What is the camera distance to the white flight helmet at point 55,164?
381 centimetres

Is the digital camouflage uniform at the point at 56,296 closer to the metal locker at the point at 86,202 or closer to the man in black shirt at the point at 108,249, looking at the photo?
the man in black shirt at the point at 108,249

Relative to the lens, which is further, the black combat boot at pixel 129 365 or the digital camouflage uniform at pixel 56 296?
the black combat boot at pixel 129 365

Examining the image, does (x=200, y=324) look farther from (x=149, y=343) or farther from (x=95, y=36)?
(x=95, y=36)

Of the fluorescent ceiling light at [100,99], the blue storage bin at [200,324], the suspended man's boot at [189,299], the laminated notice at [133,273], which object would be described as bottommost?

Set problem –
Each line from the one containing "Is the digital" to the end of the records should be echoed exactly, and no other line.

Reply to the exercise –
Is the digital camouflage uniform at the point at 56,296 closer to the metal locker at the point at 86,202 or closer to the man in black shirt at the point at 108,249, looking at the photo?
the man in black shirt at the point at 108,249

Relative to the lens, which is further, the black combat boot at pixel 129 365 or the digital camouflage uniform at pixel 56 296?
the black combat boot at pixel 129 365

Examining the image, does (x=200, y=324) look farther from (x=149, y=343) or farther from (x=95, y=36)?
(x=95, y=36)

Of the fluorescent ceiling light at [100,99], the blue storage bin at [200,324], the suspended man's boot at [189,299], the laminated notice at [133,273], which object would be described as bottommost?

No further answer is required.